Short task A » In the post about Fujizuka, what leads the writer to suspect that the Fujizuka at the Ono Terusaki shrine is one of Edo's earlier ones? Answer in one to three sentences.
Short task B » List every person mentioned by name in the post about Fujizuka.
Short task C »
For each statement, say whether it agrees with the post about Fujizuka, and quote the words from the post that decide it.
(i) The Fujizuka at the Ono Terusaki shrine was constructed in 1828.
(ii) The writer used a mobile phone to find the way to the shrine.
(iii) Jikigyō Miroku was an oil merchant.

Selected excerpt »
-- START --

Tuesday, December 19, 2017

Conic impressions (4)

1 November: I’m staying at a hotel near Minami-Senju, which seems to bother the old friend I dined with yesterday. “Isn’t it a tough area?” he asks. Now, wait a moment – I mean, how many other rail stations in Tokyo have a bronze statue of Matsuo Bashō in front of them? For this is where the all-terrain haiku poet started on his Narrow Road to the Deep North, although presumably not by taking the Jōban Rapid Line out of town.

As if to burnish the cultural credentials of my chosen location, the hotel’s concierge tells me that yet another Fujizuka is within walking distance – that of the Ono Terusaki shrine. Accordingly, I set off on foot (like Bashō himself), only southwards down the roaring skillet of Route 4, the trunk road that links central Tokyo and Nikkō. Perhaps the rush hour was the wrong time to attempt this; within minutes, my eyes are stinging from the fumes and grit.

As soon as possible, I veer off to the right, into a different world. Instead of the flyblown eateries, battered vending machines and shuttered workshops on the main drag, here are narrow streets lined with leafy trees and homely taverns.

There is even a sento or two – OK, one of them has morphed into a coin laundry, but the other is still functioning as a traditional public bathhouse, doubtless with a traditional painting of Mt Fuji across its walls.

Mt Fuji! That reminds me – we’re supposed to be questing for Fujizuka. As my mobile phone is defunct, I accost a hapless passer-by. Pointing out the way, he says he’s happy that a visitor is taking an interest in his local shrine. In this miraculously preserved fragment of Tokyo’s old “shita-machi”, people seem to be proud of their local Mt Fuji. Another leafy street, past more small shops – no chain supermarkets here - and I’m there, walking between two noble ginko trees into the sacred precincts.

Lurking in a shadowy corner is a tumbled mound of boulders – lava, I presume – held together, seemingly, by the roots of the saplings and weeds that sprout from all its nooks and crannies. For all its chthonic unkemptness, though, this Mt Fuji lacks the height and bulk of its peers at Otowa and Shinagawa.

The small scale and primitive form – more mountainside than manicured rock garden – hint that I’m looking at one of Edo’s earlier Fujizukas. A helpful signboard confirms that it was constructed in 1828. And it turns out that an earlier version dates from 1782, making it only a generation more recent than Edo’s first Fujizuka.

Adherents of the Mt Fuji faith trace their origins back to Hasegawa Kakugyō, born in 1541 and said to have died 106 years later in the same cave on Mt Fuji, the Hitoana, where he performed austerities on tiptoe for one thousand days and nights. But it was a later follower, Jikigyō Miroku (1671-1733), a successful oil merchant and proselyte, who turned the Fuji congregations or “Fuji-kō” into a mass movement.

Jikigyo Miroku
Jikigyō had a wife and three daughters. This became especially relevant to the story of Fujizuka in the sixth month of 1733, the year after the Kyōhō famine, when Jikigyō climbed Mt Fuji for the last time, with the firm intent of fasting to death – for his motives, Emily Scoble’s excellent paper on miniature Mt Fujis explains the background.

-- END --

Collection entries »
-- START --

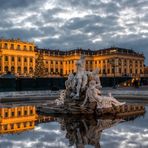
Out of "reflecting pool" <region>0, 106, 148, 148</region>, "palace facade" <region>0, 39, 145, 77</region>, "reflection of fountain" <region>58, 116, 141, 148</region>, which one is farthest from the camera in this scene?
"palace facade" <region>0, 39, 145, 77</region>

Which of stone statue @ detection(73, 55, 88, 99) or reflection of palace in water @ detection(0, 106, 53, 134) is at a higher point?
stone statue @ detection(73, 55, 88, 99)

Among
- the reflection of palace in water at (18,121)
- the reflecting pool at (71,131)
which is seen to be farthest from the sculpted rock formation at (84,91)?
the reflection of palace in water at (18,121)

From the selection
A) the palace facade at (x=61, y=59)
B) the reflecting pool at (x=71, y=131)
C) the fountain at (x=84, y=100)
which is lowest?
the reflecting pool at (x=71, y=131)

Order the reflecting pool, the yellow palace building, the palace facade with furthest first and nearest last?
the palace facade < the yellow palace building < the reflecting pool

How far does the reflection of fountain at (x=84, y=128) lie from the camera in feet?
34.2

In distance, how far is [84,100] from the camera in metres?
17.7

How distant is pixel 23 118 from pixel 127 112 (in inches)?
231

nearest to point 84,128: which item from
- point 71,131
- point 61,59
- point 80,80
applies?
point 71,131

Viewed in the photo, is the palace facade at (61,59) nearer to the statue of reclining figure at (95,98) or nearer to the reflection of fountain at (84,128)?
the statue of reclining figure at (95,98)

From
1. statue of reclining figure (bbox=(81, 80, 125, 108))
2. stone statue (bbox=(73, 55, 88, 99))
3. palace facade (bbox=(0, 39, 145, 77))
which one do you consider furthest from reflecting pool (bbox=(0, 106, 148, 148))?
palace facade (bbox=(0, 39, 145, 77))

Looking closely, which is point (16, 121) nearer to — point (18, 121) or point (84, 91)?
point (18, 121)

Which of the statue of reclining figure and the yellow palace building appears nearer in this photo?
the yellow palace building

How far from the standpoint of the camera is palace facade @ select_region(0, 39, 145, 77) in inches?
4134

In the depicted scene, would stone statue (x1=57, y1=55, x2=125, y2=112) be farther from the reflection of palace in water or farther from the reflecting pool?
the reflection of palace in water
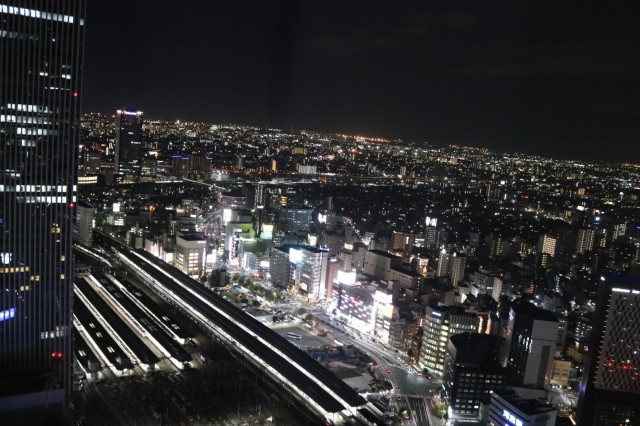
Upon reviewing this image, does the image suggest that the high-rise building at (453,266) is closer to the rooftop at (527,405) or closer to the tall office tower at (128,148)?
the rooftop at (527,405)

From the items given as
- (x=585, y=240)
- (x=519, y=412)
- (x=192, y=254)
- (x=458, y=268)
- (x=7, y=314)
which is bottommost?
(x=192, y=254)

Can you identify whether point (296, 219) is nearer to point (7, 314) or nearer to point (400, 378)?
point (400, 378)

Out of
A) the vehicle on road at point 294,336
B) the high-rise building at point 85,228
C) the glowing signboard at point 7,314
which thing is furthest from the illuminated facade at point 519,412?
the high-rise building at point 85,228

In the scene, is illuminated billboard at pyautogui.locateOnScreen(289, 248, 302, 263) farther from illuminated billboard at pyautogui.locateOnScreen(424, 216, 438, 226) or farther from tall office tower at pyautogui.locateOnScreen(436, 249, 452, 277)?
illuminated billboard at pyautogui.locateOnScreen(424, 216, 438, 226)

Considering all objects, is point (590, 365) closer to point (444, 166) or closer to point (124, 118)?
point (444, 166)

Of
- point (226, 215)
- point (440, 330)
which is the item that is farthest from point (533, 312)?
point (226, 215)
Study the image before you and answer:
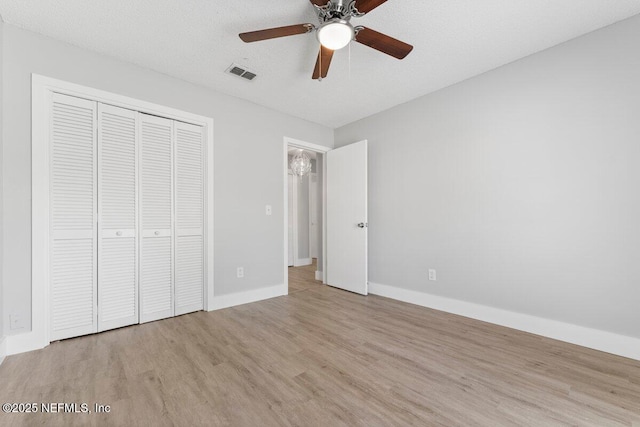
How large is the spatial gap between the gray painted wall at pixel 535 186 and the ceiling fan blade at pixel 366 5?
1.70 metres

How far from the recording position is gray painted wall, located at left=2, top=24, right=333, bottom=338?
6.50 ft

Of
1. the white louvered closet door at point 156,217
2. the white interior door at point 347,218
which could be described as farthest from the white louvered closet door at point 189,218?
the white interior door at point 347,218

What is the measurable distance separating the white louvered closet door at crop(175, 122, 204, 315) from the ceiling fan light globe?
188 cm

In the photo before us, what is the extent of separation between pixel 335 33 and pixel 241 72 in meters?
1.34

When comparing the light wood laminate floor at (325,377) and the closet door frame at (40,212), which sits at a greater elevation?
the closet door frame at (40,212)

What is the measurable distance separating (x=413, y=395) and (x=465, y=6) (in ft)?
8.28

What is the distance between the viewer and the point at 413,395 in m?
1.51

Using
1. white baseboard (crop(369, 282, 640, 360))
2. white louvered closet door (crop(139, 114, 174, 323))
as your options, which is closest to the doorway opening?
white baseboard (crop(369, 282, 640, 360))

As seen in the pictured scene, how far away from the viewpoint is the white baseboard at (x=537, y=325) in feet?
6.35

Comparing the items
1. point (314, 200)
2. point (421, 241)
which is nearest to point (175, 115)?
point (421, 241)

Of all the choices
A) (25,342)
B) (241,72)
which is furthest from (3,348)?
(241,72)

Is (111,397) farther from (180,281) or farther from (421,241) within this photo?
(421,241)

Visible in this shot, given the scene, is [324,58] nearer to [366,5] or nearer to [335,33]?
[335,33]

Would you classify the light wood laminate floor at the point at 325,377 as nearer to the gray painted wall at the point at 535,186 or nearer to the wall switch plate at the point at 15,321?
the wall switch plate at the point at 15,321
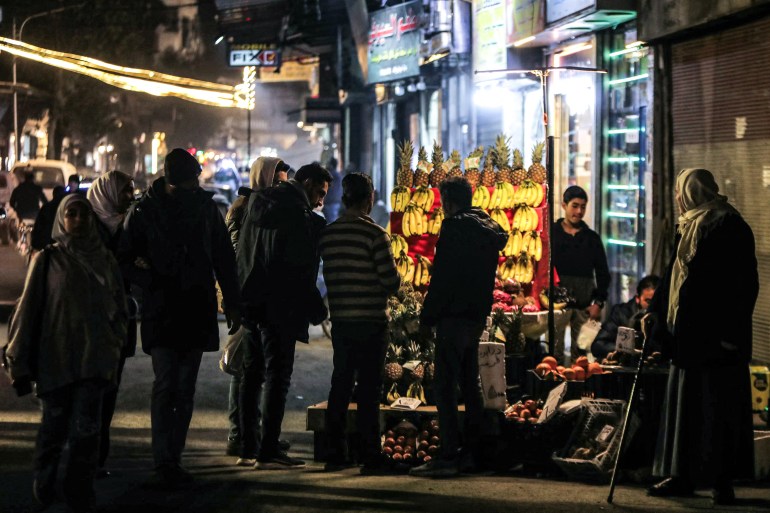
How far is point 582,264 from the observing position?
10.4 meters

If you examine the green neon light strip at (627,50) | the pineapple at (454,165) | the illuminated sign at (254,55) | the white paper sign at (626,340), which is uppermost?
the illuminated sign at (254,55)

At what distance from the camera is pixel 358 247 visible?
Result: 23.2ft

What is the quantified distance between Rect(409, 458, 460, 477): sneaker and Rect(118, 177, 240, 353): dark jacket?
1.59 metres

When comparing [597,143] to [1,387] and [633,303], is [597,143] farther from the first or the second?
[1,387]

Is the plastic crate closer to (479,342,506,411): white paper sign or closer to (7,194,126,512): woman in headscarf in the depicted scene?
(479,342,506,411): white paper sign

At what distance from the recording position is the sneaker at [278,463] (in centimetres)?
720

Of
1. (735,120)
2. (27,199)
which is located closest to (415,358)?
(735,120)

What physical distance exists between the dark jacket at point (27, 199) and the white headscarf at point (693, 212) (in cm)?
1798

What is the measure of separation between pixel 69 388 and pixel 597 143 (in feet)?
31.5

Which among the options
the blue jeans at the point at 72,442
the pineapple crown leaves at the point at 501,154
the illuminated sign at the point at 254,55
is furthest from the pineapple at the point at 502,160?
the illuminated sign at the point at 254,55

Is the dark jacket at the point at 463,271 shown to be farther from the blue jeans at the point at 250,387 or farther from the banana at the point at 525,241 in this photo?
the banana at the point at 525,241

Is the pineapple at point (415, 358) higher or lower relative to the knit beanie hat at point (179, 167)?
lower

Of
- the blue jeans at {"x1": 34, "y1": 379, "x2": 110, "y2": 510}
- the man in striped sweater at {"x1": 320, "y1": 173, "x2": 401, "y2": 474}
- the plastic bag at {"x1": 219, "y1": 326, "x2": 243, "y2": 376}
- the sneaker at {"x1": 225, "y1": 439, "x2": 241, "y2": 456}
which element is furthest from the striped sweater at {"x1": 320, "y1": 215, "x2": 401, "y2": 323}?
the blue jeans at {"x1": 34, "y1": 379, "x2": 110, "y2": 510}

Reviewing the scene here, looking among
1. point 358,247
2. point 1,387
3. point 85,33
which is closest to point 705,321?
point 358,247
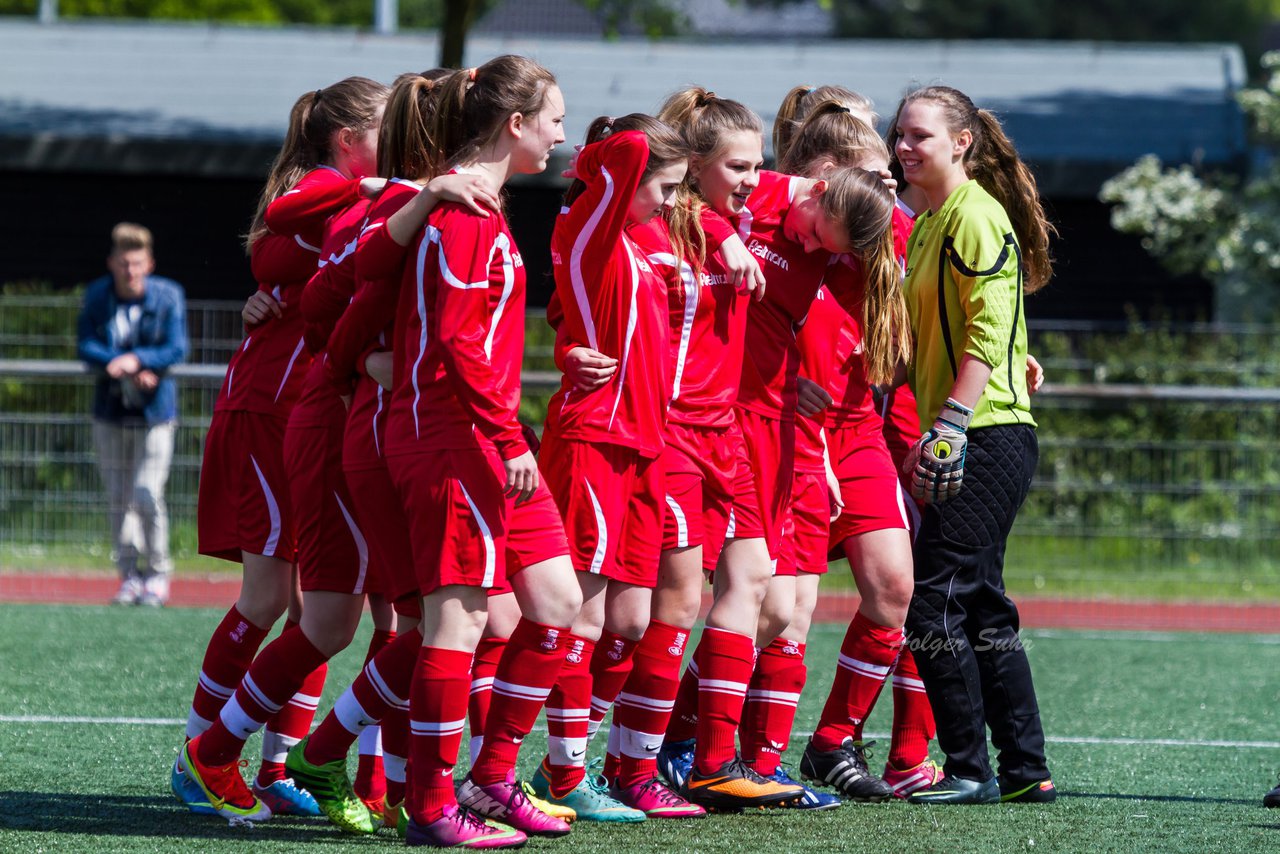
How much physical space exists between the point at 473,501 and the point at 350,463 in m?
0.40

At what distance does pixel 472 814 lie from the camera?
4.17m

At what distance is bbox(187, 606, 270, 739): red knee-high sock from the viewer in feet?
15.3

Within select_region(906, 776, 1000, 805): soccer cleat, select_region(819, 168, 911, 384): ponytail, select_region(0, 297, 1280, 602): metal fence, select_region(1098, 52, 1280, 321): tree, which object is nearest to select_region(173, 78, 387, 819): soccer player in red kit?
select_region(819, 168, 911, 384): ponytail

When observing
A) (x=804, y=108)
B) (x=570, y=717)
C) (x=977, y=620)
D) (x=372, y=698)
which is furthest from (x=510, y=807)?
(x=804, y=108)

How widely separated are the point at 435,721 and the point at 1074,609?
7047 millimetres

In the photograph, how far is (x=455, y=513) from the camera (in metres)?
3.93

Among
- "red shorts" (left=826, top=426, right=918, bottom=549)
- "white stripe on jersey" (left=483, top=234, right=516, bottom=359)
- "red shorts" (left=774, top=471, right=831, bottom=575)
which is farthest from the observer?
"red shorts" (left=826, top=426, right=918, bottom=549)

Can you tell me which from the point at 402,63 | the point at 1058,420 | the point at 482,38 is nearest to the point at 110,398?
the point at 1058,420

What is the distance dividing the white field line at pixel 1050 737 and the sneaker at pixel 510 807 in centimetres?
187

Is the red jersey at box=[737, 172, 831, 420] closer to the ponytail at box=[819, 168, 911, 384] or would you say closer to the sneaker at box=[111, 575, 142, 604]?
the ponytail at box=[819, 168, 911, 384]

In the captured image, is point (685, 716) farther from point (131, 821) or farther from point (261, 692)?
point (131, 821)

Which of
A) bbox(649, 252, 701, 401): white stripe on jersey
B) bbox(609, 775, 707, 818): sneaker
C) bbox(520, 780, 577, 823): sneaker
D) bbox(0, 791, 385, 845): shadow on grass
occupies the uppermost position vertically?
bbox(649, 252, 701, 401): white stripe on jersey

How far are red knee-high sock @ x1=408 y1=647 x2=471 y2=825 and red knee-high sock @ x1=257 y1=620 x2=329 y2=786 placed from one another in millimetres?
811

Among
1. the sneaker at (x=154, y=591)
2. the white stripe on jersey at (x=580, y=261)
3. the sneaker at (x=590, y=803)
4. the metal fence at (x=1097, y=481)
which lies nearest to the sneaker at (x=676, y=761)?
the sneaker at (x=590, y=803)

-- END --

Exercise result A » Its small scale and primitive form, "more mountainside than manicured rock garden," suggest to the writer that it is one of Edo's earlier Fujizukas. A signboard then confirms that it was built in 1828.

Exercise result B »
- Matsuo Bashō
- Hasegawa Kakugyō
- Jikigyō Miroku
- Emily Scoble

Exercise result C »
(i) Yes: "A helpful signboard confirms that it was constructed in 1828."
(ii) No: "As my mobile phone is defunct, I accost a hapless passer-by."
(iii) Yes: "a successful oil merchant and proselyte"